Whatever, he thought, and shoved it aside.

Felicia arrived. It was hard not to notice her in the short skirt and with all the cleavage. Practically every male head in the diner turned to watch her pass. A few women too. When she sat across from Joe, he smiled. He gave great smile. Ask anybody.

He gave Felicia that look, then went, “You need anything?” and took out his wallet, showing her the corner of a twenty sticking out. Figuring he’d whet her appetite right off the bat.

“Why you so good to me, Detective Miscali?” Felicia said. “I ain’t used to kindness.”

He knew she was full of shit, went, “You’re full of shit.” And yeah, here was his handkerchief, all sympathy and bull, and he said, “Felicia, I’m your friend, I’m gonna get those minor charges wiped but you gotta give me something on Fisher, you know, keep my bosses happy. And call me Joe, okay?”

She nodded, wiping daintily at her eyes, and said, hesitantly, “Maybe I do got something for you…Joe.”

He was all focus now, cop antennae on full alert. Asked, “What is it?”

“Hold up,” she said. “What am I gonna get?”

“You get not to go to jail.”

“I mean what am I gonna get’s green and white, has presidents on ’em.”

“Look, Felicia,” Joe said. “Just because I haven’t played hardball with you yet, doesn’t mean I’m not capable. Yeah, I’m a good guy, but I have a hardass side to me, too, and, trust me, you don’t want to meet it.”

Joe was trying to intimidate. He knew it wasn’t working-hell, she knew he knew it wasn’t working-but he kept the glare going anyway.

She nodded, said, “I’m just playin’ with you. You know how bad I wanna help you, right? But I just hope there’s more twenties like that in yo’ wallet, know what I’m sayin’?”

“How many twenties we talking about?” Joe said, smiling.

“Fifty,” Felicia said.

The smile went. Joe said. “Look, if you think I’m giving you a thousand bucks you’re out of your fucking mind.”

“Five hundred,” Felicia said.

“Two hundred,” Joe said.

“Deal,” Felicia said.

Joe, feeling like he’d been taken, went, “Do you have anything for me or not?”

“Yeah, I got somethin’ good for you,” Felicia said. “You gonna be thankin’ me for this shit. He’s in with some Colombians.”

Joe waited a second then said, “You mean Colombian Colombians. From Colombia.”

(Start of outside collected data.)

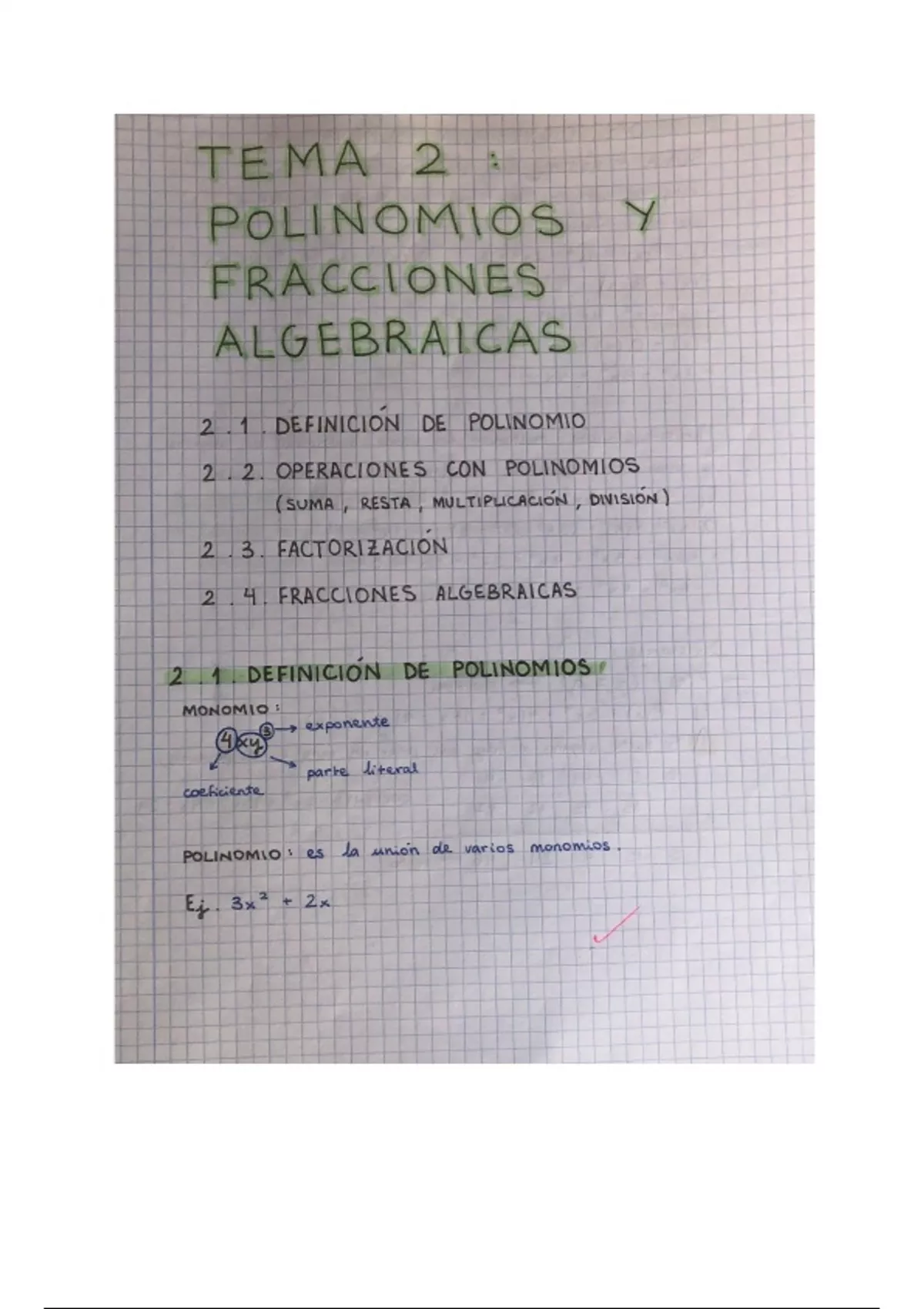 TEMA 2 :
POLINOMIOS Y
FRACCIONES
ALGEBRAICAS

2.1. DEFINICIÓN DE POLINOMIO
2.2. OPERACIONES CON POLINOMIOS
(SUMA, RESTA, MULTIPLICACIÓN, DIVISIÓN)
2.3. FACTORIZACIÓN
2.4. FRACCIONES ALGEBRAICAS

2.1. DEFINICIÓN DE POLINOMIOS

MONOMIO:
$4xy^3$
exponente
parte literal
coeficiente

POLINOMIO: es la unión de varios monomios.

Ej. $3x^2 + 2x$

✓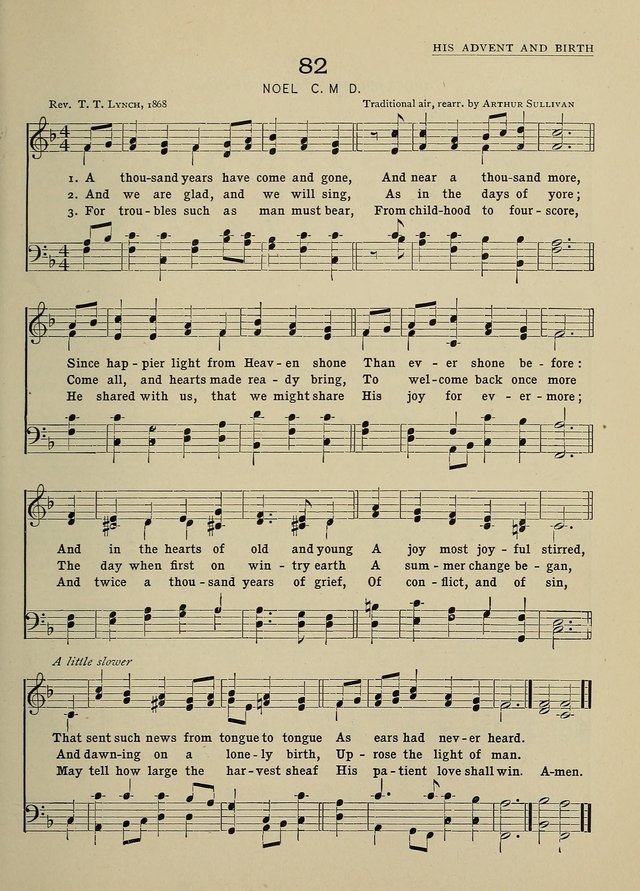 HIS ADVENT AND BIRTH

82

NOEL C. M D.

Rev. T. T. Lynch, 1868

Traditional air, rearr. by Arthur Sullivan

1. A thou-sand years have come and gone, And near a thou-sand more,
2. And we are glad, and we will sing, As in the days of yore;
3. For trou-bles such as man must bear, From child-hood to four-score,

Since hap-pier light from Heav-en shone Than ev-er shone be-fore:
Come all, and hearts made rea-dy bring, To wel-come back once more
He shared with us, that we might share His joy for ev-er-more;

And in the hearts of old and young A joy most joy-ful stirred,
The day when first on win-try earth A sum-mer change be-gan,
And twice a thou-sand years of grief, Of con-flict, and of sin,

A little slower

That sent such news from tongue to tongue As ears had nev-er heard.
And dawn-ing on a lone-ly birth, Up-rose the light of man.
May tell how large the har-vest sheaf His pa-tient love shall win. A-men.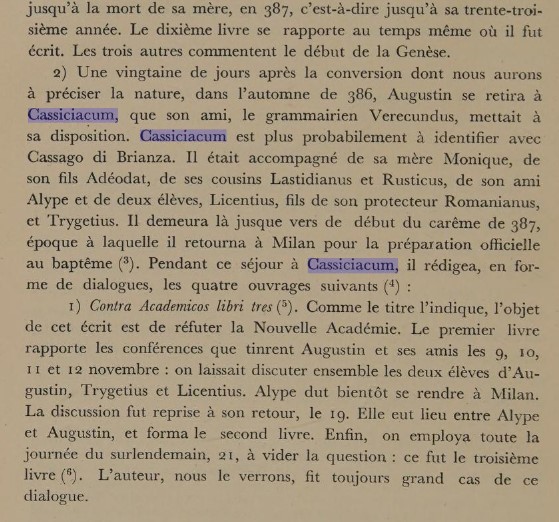 jusqu'à la mort de sa mère, en 387, c'est-à-dire jusqu'à sa trente-troisième année. Le dixième livre se rapporte au temps même où il fut écrit. Les trois autres commentent le début de la Genèse.

2) Une vingtaine de jours après la conversion dont nous aurons à préciser la nature, dans l'automne de 386, Augustin se retira à Cassiciacum, que son ami, le grammairien Verecundus, mettait à sa disposition. Cassiciacum est plus probabilement à identifier avec Cassago di Brianza. Il était accompagné de sa mère Monique, de son fils Adéodat, de ses cousins Lastidianus et Rusticus, de son ami Alype et de deux élèves, Licentius, fils de son protecteur Romanianus, et Trygetius. Il demeura là jusque vers de début du carême de 387, époque à laquelle il retourna à Milan pour la préparation officielle au baptême ($^3$). Pendant ce séjour à Cassiciacum, il rédigea, en forme de dialogues, les quatre ouvrages suivants ($^4$) :

1) Contra Academicos libri tres ($^5$). Comme le titre l'indique, l'objet de cet écrit est de réfuter la Nouvelle Académie. Le premier livre rapporte les conférences que tinrent Augustin et ses amis les 9, 10, 11 et 12 novembre : on laissait discuter ensemble les deux élèves d'Augustin, Trygetius et Licentius. Alype dut bientôt se rendre à Milan. La discussion fut reprise à son retour, le 19. Elle eut lieu entre Alype et Augustin, et forma le second livre. Enfin, on employa toute la journée du surlendemain, 21, à vider la question : ce fut le troisième livre ($^6$). L'auteur, nous le verrons, fit toujours grand cas de ce dialogue.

“Ain’t talkin’ about no District of Columbians,” Felicia said. “He’s movin’ up-way up. Motherfuckers are from some drug cartel or some shit. They having a big meeting in Staten Island tomorrow night. You show up there, you can get ’em all.”

Felicia gave Joe all the info about the meeting and Joe didn’t think she was bullshitting. When you worked with snitches you had to have a good bullshit detector, and Joe had one of the best in the business. He wrote everything in his pad, meticulous to get every detail down. After a few minutes or so of this, he looked up at Felicia and said, “Can I ask where you got this?”

“How you know Max didn’t tell me?”

Joe gave her a look, like, Was I born yesterday?

Felicia recognized the look, went, “From Kyle, some white boy from Alabama. The boy’s hung, know what I’m saying?”

Joe smiled at his snitch, proud of how well everything had worked out.

“Nice work,” he said. Then he grabbed a menu and went, “Now how about we get some food on the table, you hungry girl you.”